Per prima cosa versate in una ciotola la farina, lo zucchero, il sale e il bicarbonato, mescolate il tutto con un cucchiaio e tenete da parte. In un’altra scodella ponete le banane tagliate a pezzetti e schiacciate la polpa con i rebbi di una forchetta fino a ridurla in poltiglia.
Una volta ottenuta una purea densa, unite l’uovo e il latte mescolando gli ingredienti in modo omogeneo con una frusta. A questo punto versate il composto sulle polveri che avete messo da parte e continuate a mescolare fino a ottenere una pastella densa e senza grumi.
Dal momento che non abbiamo aggiunto lieviti non sarà necessario lasciar riposare il composto, quindi potete passare subito alla cottura: fate scaldare una padella antiaderente sul fuoco e ungetela con un po’ di olio d’oliva in superficie.
Quando sarà ben calda, versate un mestolo di pastella e fate cuocere la frittella per un minuto su ogni lato o comunque fino a raggiungere il livello di doratura desiderato. Infine, realizzate una torretta di pancake e insaporite ogni strato con lo sciroppo d’acero, le fettine di banana e la granella di nocciola.

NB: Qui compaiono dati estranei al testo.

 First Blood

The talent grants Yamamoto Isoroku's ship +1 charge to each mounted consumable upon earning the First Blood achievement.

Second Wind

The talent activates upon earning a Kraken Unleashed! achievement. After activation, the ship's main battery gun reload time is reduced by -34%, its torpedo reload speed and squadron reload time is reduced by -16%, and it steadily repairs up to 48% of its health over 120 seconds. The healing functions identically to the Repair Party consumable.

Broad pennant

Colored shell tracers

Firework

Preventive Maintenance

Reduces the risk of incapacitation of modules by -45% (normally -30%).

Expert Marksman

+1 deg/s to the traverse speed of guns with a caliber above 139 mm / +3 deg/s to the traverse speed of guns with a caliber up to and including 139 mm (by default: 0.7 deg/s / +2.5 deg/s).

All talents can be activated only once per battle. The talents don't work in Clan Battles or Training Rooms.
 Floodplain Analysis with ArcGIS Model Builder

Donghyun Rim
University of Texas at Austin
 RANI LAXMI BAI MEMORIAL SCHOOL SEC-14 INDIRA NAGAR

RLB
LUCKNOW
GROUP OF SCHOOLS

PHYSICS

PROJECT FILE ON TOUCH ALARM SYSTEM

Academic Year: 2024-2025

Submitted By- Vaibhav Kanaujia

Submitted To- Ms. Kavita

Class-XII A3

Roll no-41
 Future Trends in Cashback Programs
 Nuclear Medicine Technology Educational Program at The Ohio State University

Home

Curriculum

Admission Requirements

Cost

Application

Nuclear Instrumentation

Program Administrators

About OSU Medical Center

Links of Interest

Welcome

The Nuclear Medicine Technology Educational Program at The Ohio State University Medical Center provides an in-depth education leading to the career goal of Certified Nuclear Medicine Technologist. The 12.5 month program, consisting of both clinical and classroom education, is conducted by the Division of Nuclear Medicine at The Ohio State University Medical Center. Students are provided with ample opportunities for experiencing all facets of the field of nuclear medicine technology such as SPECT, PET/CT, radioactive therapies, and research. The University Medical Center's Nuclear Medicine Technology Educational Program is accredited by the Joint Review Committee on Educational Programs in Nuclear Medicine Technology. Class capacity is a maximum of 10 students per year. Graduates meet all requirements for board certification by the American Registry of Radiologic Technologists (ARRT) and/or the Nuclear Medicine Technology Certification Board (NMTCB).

La vostra colazione proteica è servita!
Varianti senza glutine e lattosio
Dal momento che le due preparazioni che vi abbiamo proposto non sono adatte per i celiaci, ci sembrava giusto inserire un’ulteriore ricetta per realizzare dei gustosi pancake proteici senza glutine.
Tutto quello che dovete fare è sostituire la farina di tipo 1 con una di queste tre: la farina di riso, ottenuta dalla macinazione del riso bianco senza la crusca esterna, quindi priva di glutine e grassi; la farina di quinoa, molto digeribile e ricca di amminoacidi; e la farina di sorgo, che è la più indicata per la preparazione di pancake, focacce e biscotti per celiaci grazie all’elevato contenuto di fibre e proteine a lento assorbimento che aiutano a tenere sotto controllo la glicemia.
Per quanto riguarda gli altri ingredienti e le modalità di preparazione potete attenervi alle ricette precedenti e, in caso di intolleranza al lattosio, vi basterà sostituire lo yogurt greco con della panna vegetale per dolci e il latte di vaccino con quello di soia.